8. All'articolo 250 del codice di procedura civile dopo il primo
comma è aggiunto il seguente: "L'intimazione di cui al primo comma,
se non è eseguita in mani proprie del destinatario o mediante
servizio postale, è effettuata in busta chiusa e sigillata.".
9. All'articolo 490, terzo comma, del codice di procedura civile
è aggiunto, in fine, il seguente periodo: "Nell'avviso è omessa
l'indicazione del debitore".
10. All'articolo 570, primo comma, del codice di procedura civile
le parole: "del debitore," sono soppresse e le parole da:
"informazioni" fino alla fine sono sostituite dalle seguenti: "informazioni, anche relative alle generalità del debitore, possono
essere fornite dalla cancelleria del tribunale a chiunque vi abbia
interesse".
11. All'articolo 14, quarto comma, della legge 24 novembre 1981,
n. 689, e successive modificazioni, è aggiunto, in fine, il seguente
periodo: "Quando la notificazione non può essere eseguita in mani
proprie del destinatario, si osservano le modalità previste
dall'articolo 137, terzo comma, del medesimo codice.".
12. Dopo l'articolo 15 del decreto del Presidente della Repubblica
28 dicembre 2000, n. 445, è inserito il seguente: "Articolo 15-bis.

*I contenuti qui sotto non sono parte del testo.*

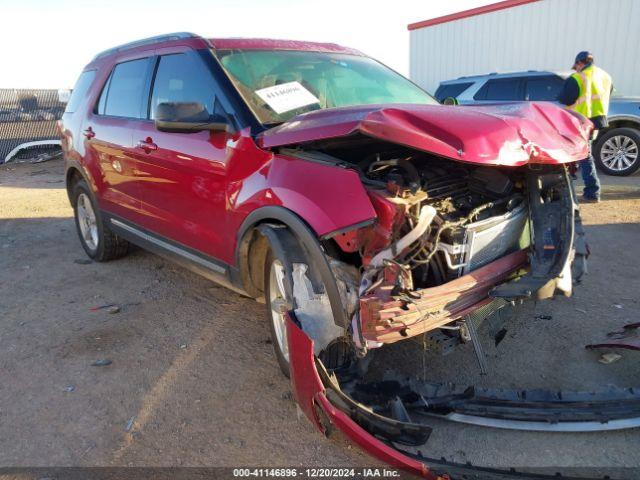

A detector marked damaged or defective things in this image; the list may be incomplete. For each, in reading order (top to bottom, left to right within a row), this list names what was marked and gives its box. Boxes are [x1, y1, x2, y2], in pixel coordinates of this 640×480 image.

crushed hood [258, 102, 592, 166]
detached front bumper [288, 316, 640, 480]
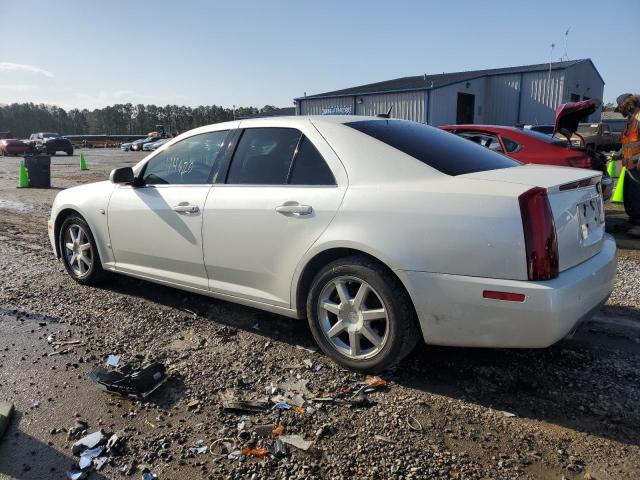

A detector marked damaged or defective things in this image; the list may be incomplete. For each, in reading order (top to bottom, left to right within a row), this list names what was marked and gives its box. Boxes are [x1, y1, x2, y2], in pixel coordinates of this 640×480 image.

broken plastic debris [91, 362, 170, 400]
broken plastic debris [72, 432, 105, 454]
broken plastic debris [79, 446, 104, 468]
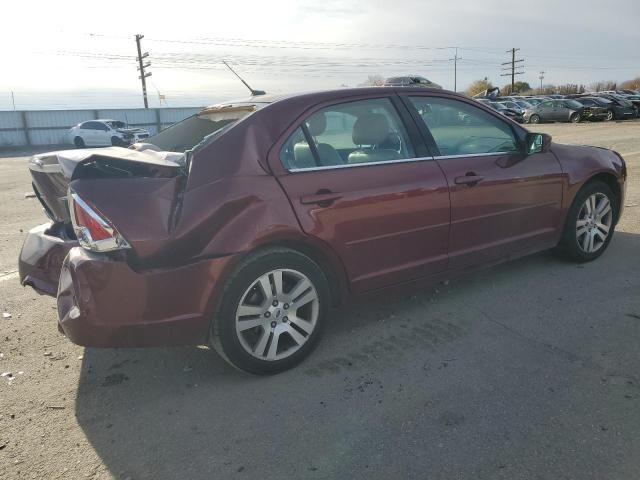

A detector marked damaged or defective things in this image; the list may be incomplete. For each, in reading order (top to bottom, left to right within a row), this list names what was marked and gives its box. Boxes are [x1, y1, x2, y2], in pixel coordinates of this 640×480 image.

broken taillight [68, 190, 130, 253]
crumpled trunk lid [30, 146, 185, 223]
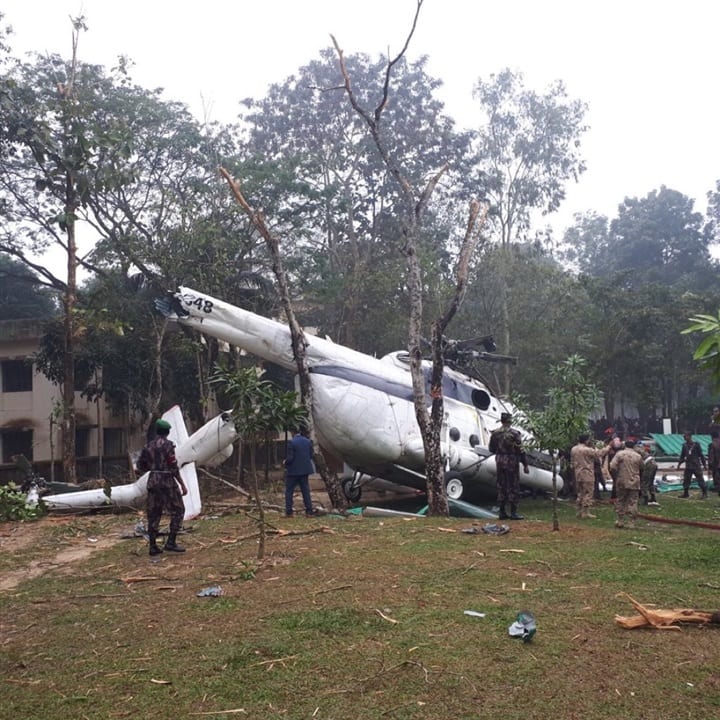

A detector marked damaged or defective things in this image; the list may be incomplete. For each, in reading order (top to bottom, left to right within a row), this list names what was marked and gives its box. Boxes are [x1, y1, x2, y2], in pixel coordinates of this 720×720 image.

crashed helicopter [160, 284, 560, 504]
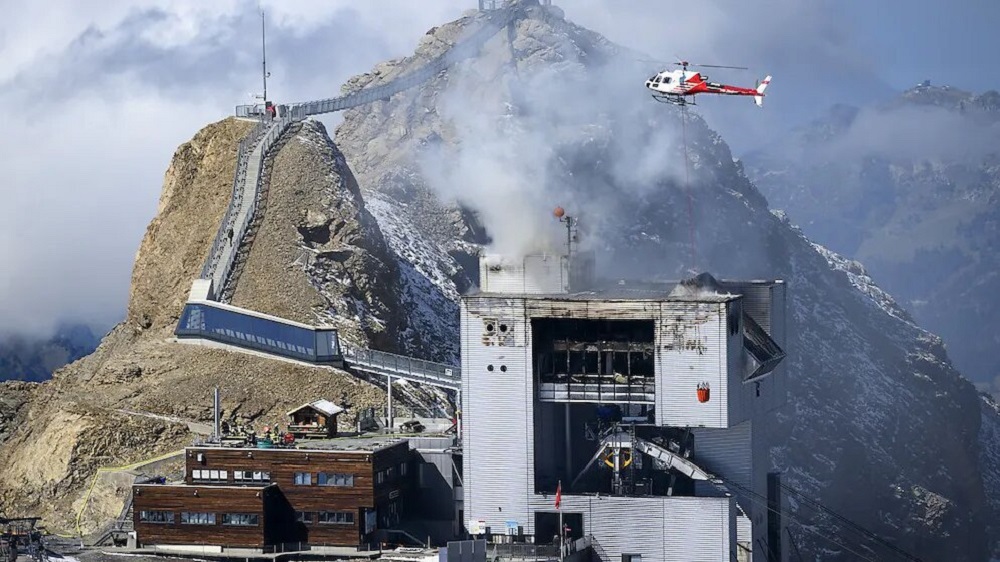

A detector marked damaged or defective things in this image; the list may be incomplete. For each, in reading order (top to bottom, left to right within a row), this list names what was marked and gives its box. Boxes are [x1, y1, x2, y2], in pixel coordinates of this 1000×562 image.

burnt building [134, 436, 414, 548]
fire-damaged facade [460, 253, 788, 560]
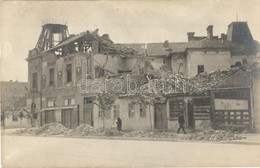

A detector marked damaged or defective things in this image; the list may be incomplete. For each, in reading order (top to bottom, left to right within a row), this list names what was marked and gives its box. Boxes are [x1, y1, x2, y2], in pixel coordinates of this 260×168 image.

damaged building [26, 21, 260, 131]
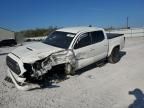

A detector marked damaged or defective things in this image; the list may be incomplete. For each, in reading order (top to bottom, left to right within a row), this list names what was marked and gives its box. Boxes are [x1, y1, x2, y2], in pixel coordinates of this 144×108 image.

crumpled hood [11, 41, 64, 62]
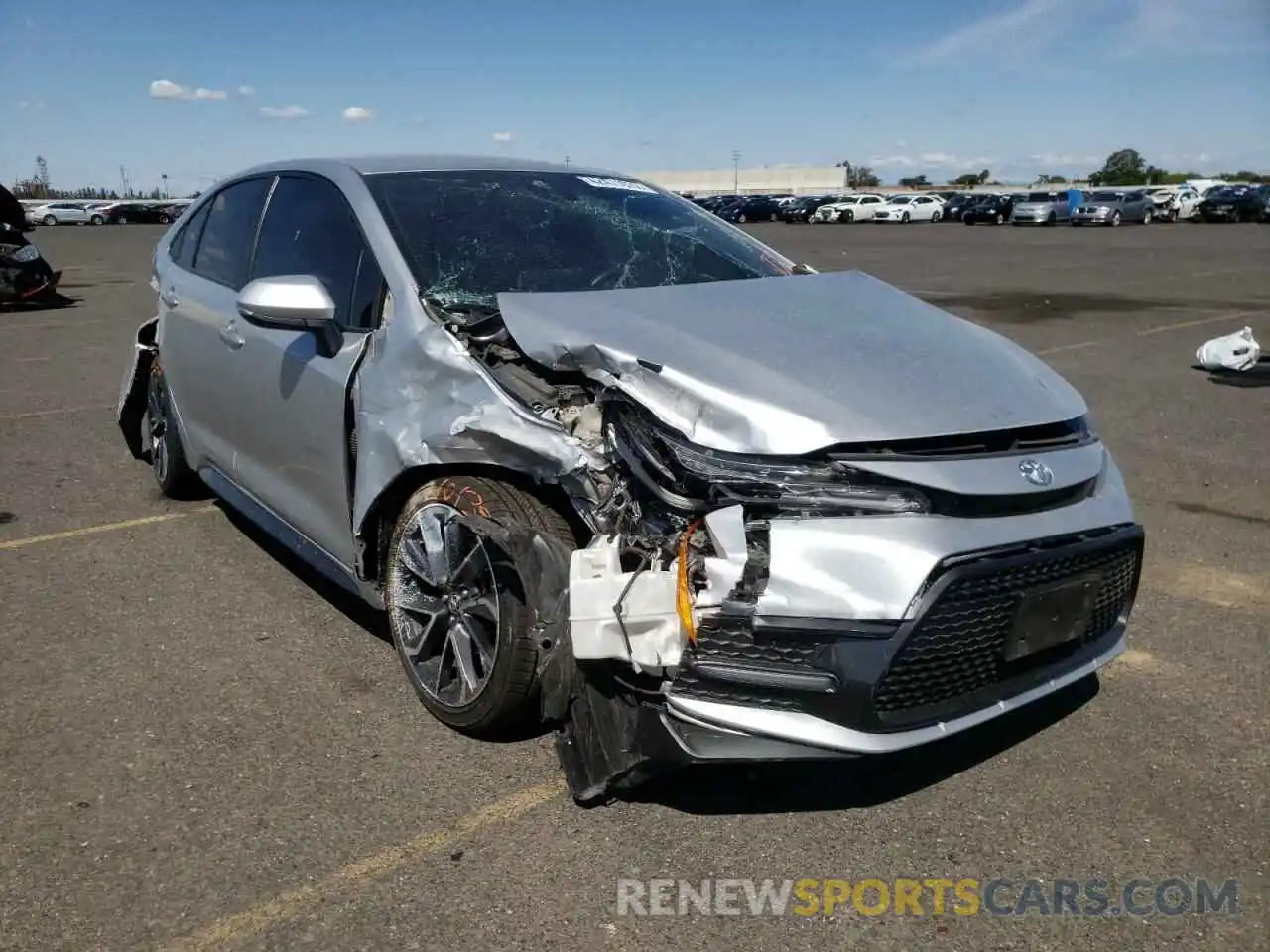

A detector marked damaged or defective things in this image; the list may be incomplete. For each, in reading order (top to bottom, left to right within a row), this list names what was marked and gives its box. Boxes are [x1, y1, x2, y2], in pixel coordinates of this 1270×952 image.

shattered windshield [361, 168, 794, 309]
damaged hood [494, 270, 1080, 456]
cracked headlight [611, 405, 929, 516]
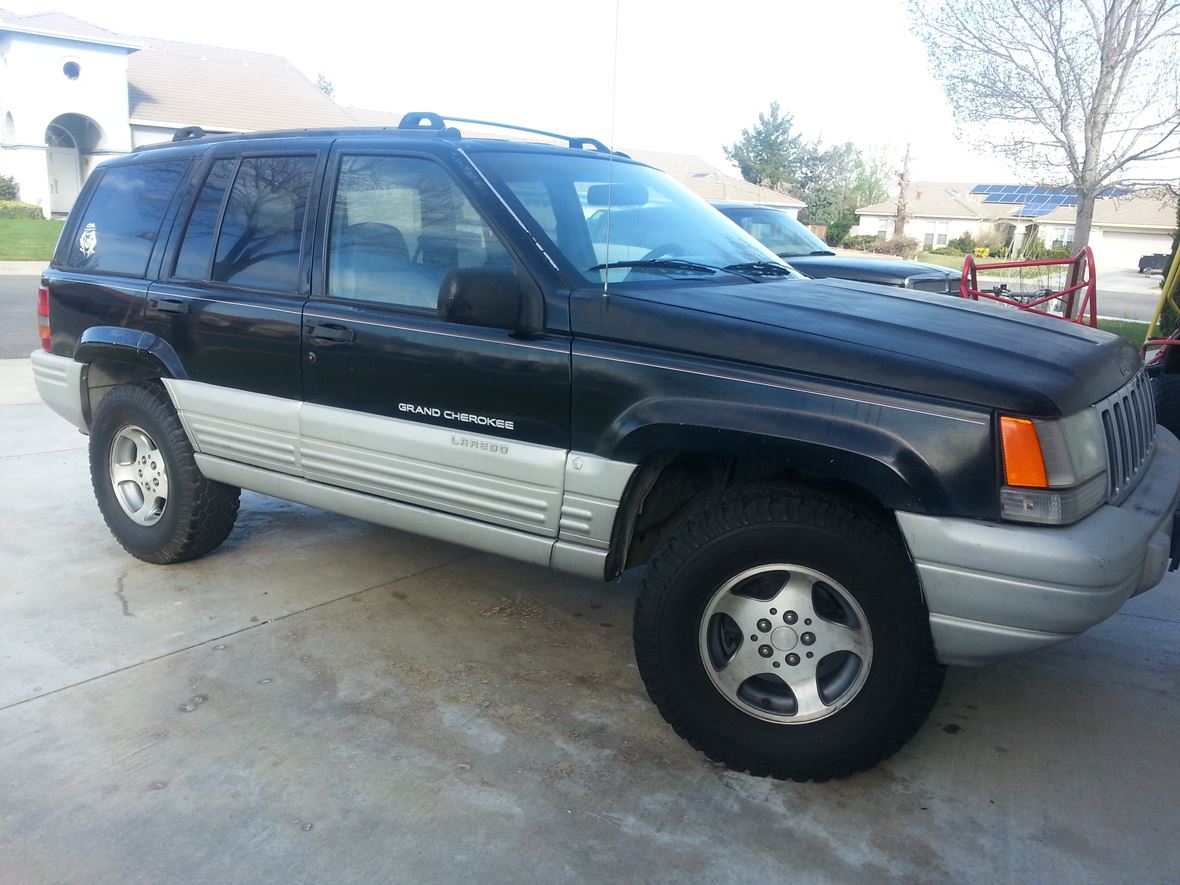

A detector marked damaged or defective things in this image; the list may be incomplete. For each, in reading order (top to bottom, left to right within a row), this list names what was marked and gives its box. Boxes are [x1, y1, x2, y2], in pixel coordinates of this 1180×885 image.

crack in concrete [1, 552, 479, 717]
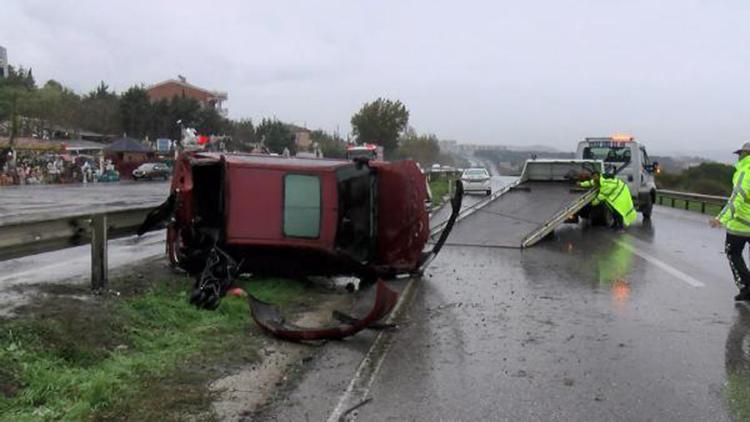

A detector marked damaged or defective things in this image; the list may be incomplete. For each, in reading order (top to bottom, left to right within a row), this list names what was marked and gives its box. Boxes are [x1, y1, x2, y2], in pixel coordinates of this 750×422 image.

overturned red car [138, 153, 462, 338]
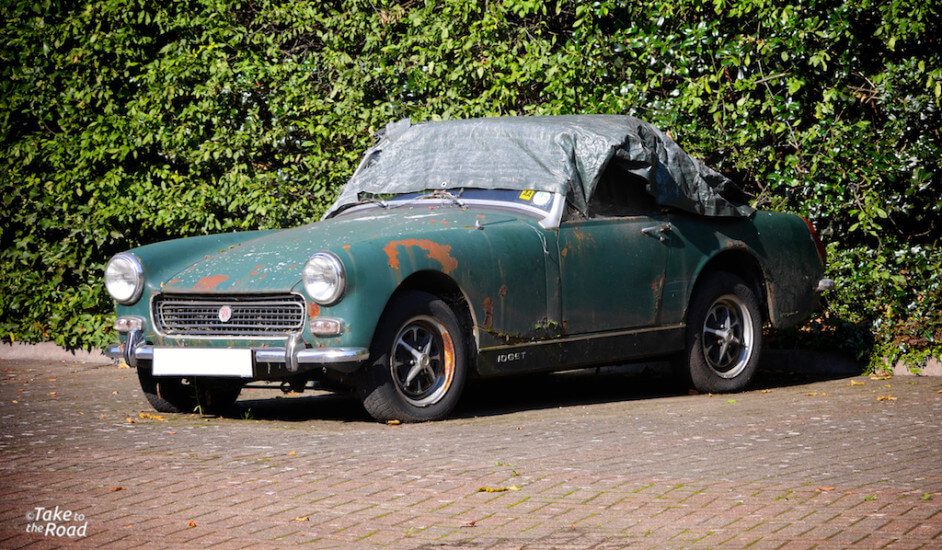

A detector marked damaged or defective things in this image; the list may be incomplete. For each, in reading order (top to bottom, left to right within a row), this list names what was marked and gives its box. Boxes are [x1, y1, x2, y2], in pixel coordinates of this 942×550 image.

bonnet rust patch [193, 274, 228, 292]
rust spot on paint [193, 276, 228, 294]
rust spot on paint [382, 242, 460, 276]
bonnet rust patch [382, 242, 460, 276]
rusty green car body [105, 115, 832, 422]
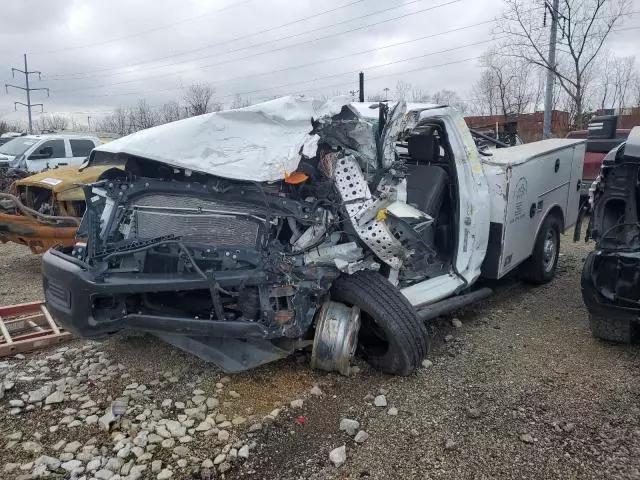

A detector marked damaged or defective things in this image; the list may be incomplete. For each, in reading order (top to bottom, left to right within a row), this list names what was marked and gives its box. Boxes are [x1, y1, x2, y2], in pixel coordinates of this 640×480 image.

crushed hood [92, 95, 356, 182]
wrecked white truck [41, 97, 584, 376]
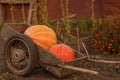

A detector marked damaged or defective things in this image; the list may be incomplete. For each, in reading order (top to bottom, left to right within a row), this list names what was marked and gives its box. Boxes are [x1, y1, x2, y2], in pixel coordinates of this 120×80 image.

rusty metal wheel [3, 34, 38, 76]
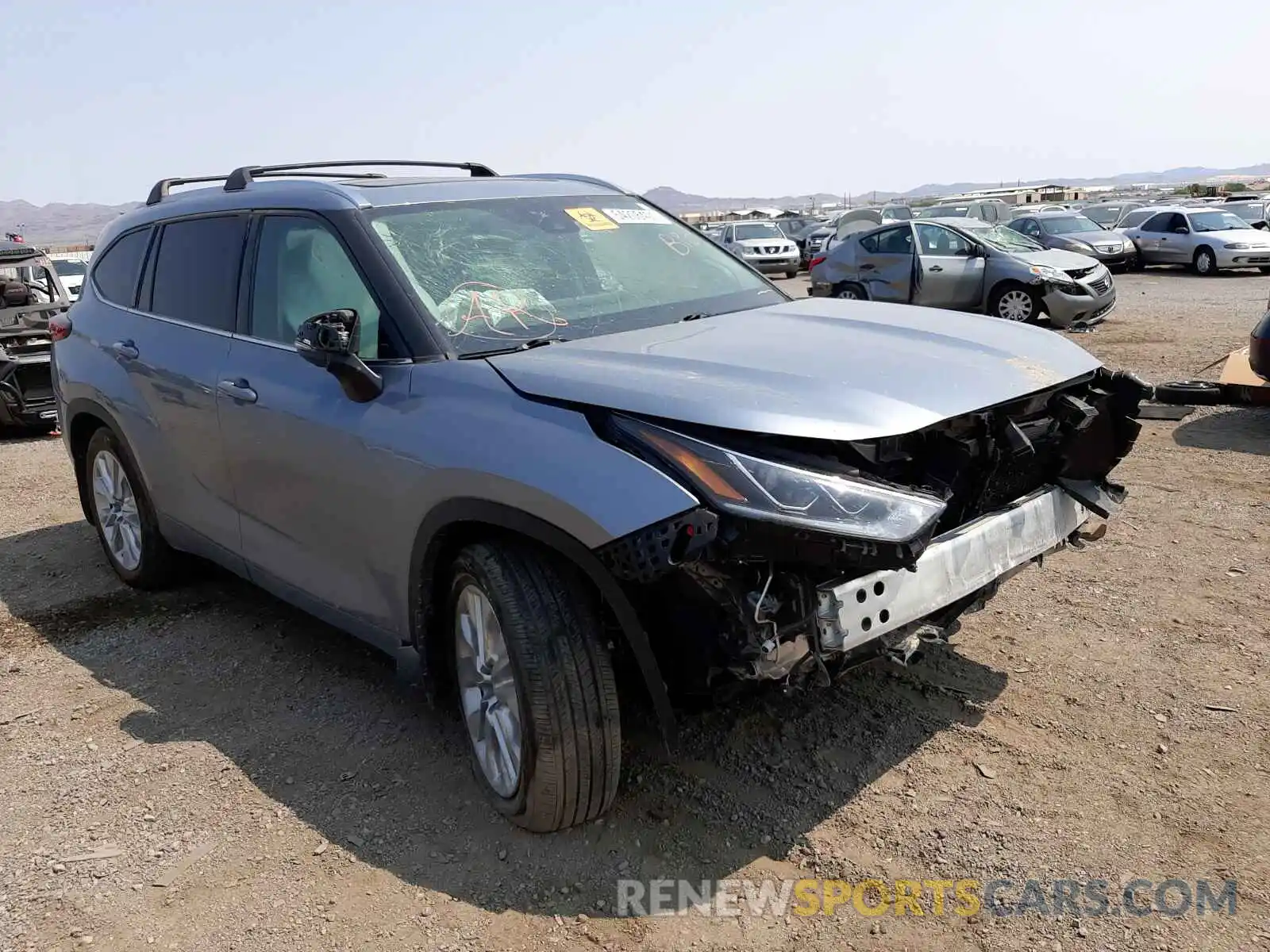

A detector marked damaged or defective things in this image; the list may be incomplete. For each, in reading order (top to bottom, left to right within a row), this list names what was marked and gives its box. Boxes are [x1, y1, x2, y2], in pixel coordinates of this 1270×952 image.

cracked windshield [370, 197, 775, 354]
bent hood [486, 298, 1099, 441]
damaged toyota highlander [52, 163, 1149, 831]
damaged nissan sedan [57, 163, 1149, 831]
bent headlight assembly [610, 416, 946, 543]
crushed front bumper [819, 492, 1086, 654]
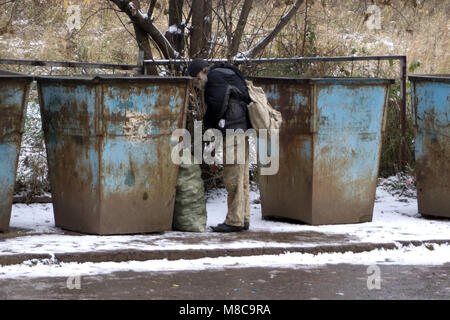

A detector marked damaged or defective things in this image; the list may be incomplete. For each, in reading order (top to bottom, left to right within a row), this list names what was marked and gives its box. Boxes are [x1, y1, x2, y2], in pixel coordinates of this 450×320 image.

rusty metal dumpster [0, 74, 32, 231]
rusty metal dumpster [36, 76, 189, 234]
rusty metal dumpster [253, 77, 394, 225]
rusty metal dumpster [412, 75, 450, 219]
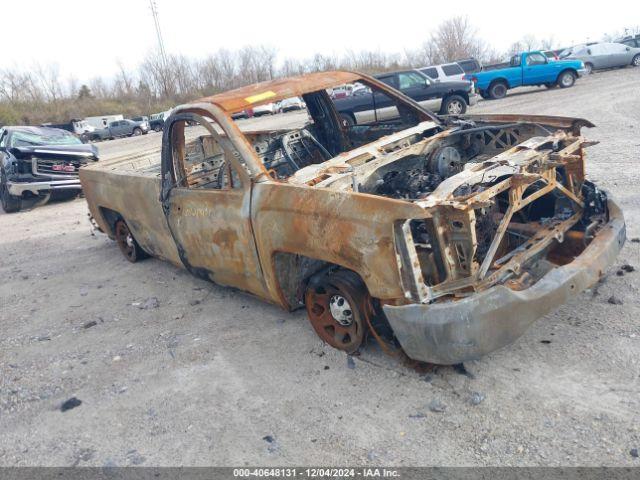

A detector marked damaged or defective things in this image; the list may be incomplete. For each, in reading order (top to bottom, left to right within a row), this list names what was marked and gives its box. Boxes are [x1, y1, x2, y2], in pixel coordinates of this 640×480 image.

(Notificazioni di atti e documenti, comunicazioni ed avvisi) 1. Alla
notificazione di atti e di documenti da parte di organi delle
pubbliche amministrazioni a soggetti diversi dagli interessati o da
persone da essi delegate, nonchè a comunicazioni ed avvisi circa il
relativo contenuto, si applicano le disposizioni contenute
nell'articolo 137, terzo comma, del codice di procedura civile. Nei
biglietti e negli inviti di presentazione sono indicate le
informazioni strettamente necessarie a tale fine.".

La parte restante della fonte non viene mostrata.